If you have a son or daughter in college or studying any line of professional training, I imagine you will be deeply concerned about their future. I understand that on many occasions you will have spoken with him or her to address the professional opportunities offered by the market with the aim of trying, as far as possible, to start a decent life project; You understand what I mean, with a decent salary, stability and possibilities for progress. It has happened to me, and it happens to me, and I cannot avoid that, at times, my thoughts are directed to offering advice that I never heard when I was young from my parents nor did I ask myself at the time: "become a civil servant ". And every time I say it I feel like I'm betraying myself, because I'm still one of those who believe that ambitious professional development is possible in private companies; I think so.

But it happens that one, who is very observant, has confirmed that all those friends who have worked for the administration, whether in the City Council, the Generalitat or the public university, have had, in general, a better life, in the sense labor and salary expression, than those who have navigated the private company. It is not that they have earned more or less money, in this matter things go by stages and jobs, although in recent years administration salaries are usually better even in the lowest positions on the scale. But the guarantee of formidable stability in addition to more appropriate schedules to reconcile family life is corroborated. It also happens that the majority of civil servants have already embraced early retirement at our ages at much younger ages than those who continue working under company contracts, with exceptions.

I also want to mention in this reflection the friends who have tried to develop, as freelancers, ideas to make a living; And here I do tell you that as a rule the sacrifice is enormous. Added to the difficulties of setting up any type of business, with a Kafkaesque bureaucracy, is the hefty tax burden and the few compensations compared to any employee. I always remember my father, he was self-employed all his life and he had a shitty pension. Being self-employed in Spain is almost an act of heroism, and I know several who, exhausted from the effort, took a breath and decided to try to get a civil servant position in any administration or public company. It is amazing how difficult this country makes private initiative and how, in the end, many are pushed to throw in the towel to reorient their efforts towards public service.
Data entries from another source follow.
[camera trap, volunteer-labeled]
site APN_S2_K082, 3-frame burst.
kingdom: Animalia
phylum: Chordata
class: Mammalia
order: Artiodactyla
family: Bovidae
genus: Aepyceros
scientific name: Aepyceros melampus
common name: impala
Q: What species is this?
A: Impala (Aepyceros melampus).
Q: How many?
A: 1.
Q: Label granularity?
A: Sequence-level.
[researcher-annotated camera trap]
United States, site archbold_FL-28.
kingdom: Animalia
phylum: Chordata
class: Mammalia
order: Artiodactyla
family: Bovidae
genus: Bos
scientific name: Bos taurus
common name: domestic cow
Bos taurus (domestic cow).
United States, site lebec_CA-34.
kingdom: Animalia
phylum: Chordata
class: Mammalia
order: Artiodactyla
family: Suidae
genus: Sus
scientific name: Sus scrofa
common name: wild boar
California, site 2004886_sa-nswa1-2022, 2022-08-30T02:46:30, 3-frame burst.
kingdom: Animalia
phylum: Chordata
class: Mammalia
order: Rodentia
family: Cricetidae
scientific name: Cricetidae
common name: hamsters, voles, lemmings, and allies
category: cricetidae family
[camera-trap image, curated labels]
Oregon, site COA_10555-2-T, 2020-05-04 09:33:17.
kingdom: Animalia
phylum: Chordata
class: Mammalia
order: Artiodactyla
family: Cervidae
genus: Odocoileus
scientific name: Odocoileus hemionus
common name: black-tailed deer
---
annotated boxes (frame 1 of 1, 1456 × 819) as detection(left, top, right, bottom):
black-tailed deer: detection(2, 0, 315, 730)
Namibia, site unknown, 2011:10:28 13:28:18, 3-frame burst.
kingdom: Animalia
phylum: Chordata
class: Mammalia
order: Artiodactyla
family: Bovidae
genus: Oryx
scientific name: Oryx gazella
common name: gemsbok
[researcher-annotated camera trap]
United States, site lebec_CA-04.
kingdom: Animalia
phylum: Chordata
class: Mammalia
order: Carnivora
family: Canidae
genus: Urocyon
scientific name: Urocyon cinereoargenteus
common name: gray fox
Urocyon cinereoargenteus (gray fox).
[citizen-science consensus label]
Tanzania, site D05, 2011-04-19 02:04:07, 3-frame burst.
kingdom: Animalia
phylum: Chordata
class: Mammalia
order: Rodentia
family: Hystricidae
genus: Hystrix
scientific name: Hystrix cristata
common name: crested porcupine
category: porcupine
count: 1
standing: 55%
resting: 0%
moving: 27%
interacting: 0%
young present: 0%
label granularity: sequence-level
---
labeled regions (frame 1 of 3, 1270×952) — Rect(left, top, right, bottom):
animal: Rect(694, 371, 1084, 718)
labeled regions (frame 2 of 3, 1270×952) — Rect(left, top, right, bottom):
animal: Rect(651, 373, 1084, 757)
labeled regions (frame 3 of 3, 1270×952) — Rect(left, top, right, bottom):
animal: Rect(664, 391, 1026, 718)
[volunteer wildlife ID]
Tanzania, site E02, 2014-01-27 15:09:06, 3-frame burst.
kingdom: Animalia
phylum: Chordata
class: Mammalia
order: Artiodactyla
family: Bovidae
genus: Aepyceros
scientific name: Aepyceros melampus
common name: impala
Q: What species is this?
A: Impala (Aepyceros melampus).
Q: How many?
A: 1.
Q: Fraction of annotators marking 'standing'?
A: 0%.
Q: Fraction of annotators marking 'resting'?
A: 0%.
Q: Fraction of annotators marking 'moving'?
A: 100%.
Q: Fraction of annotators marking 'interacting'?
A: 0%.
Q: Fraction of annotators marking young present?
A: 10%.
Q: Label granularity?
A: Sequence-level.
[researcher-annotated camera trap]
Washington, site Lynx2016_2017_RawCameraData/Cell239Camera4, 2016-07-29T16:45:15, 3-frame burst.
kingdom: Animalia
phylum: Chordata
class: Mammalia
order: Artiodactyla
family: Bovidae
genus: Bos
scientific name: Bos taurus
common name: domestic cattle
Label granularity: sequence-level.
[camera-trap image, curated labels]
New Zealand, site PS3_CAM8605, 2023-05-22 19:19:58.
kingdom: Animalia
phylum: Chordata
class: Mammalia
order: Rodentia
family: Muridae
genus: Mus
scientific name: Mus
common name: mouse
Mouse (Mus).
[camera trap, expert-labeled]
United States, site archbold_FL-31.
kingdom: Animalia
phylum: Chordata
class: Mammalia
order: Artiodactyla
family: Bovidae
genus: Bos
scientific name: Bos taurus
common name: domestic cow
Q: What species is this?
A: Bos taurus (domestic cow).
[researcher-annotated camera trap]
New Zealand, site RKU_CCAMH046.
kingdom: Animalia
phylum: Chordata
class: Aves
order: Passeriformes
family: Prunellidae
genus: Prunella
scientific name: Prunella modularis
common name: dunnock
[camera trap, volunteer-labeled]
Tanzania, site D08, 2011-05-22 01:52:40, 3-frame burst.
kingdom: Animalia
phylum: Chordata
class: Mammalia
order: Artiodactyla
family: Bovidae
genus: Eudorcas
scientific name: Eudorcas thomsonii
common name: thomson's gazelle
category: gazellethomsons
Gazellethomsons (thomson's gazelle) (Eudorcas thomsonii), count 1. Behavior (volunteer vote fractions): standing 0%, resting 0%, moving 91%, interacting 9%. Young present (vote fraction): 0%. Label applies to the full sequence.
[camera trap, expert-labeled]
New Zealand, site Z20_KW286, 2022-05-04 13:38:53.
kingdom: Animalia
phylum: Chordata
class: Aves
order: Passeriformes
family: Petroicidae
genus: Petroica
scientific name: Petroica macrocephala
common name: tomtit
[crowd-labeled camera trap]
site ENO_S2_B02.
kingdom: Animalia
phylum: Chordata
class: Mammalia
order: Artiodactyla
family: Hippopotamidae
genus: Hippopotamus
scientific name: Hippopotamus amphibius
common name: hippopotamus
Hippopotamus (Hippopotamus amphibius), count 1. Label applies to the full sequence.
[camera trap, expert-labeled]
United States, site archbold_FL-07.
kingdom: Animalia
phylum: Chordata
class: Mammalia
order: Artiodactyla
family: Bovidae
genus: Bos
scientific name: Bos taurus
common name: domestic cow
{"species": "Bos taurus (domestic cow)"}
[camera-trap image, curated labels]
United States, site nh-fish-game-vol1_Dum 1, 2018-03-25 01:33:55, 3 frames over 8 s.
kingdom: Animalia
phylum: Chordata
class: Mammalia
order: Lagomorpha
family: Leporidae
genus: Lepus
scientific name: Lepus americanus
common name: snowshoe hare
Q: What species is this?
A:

For this reason, when the time arises to give advice, whether to my children or the children of others, which I hate, I debate between vocation and reality, between encouraging taking a risky leap trying to gain weight in the private world. or spend a few years preparing for an opposition with the possibility of winning it and, in practical terms, having life resolved. It is becoming increasingly difficult for me to defend the first option, observing the salaries that are being paid to young people (and older people) in the private market and how year after year they maintain the same situation or worsen with dramatic situations, like those friends who have been fired at fifty or a few years older.

Then the "experts", many of whom are usually academics and researchers, complain that this is a country where everyone wants to be a civil servant. And I wonder what advice they will give their children when the time comes to guide them toward the future.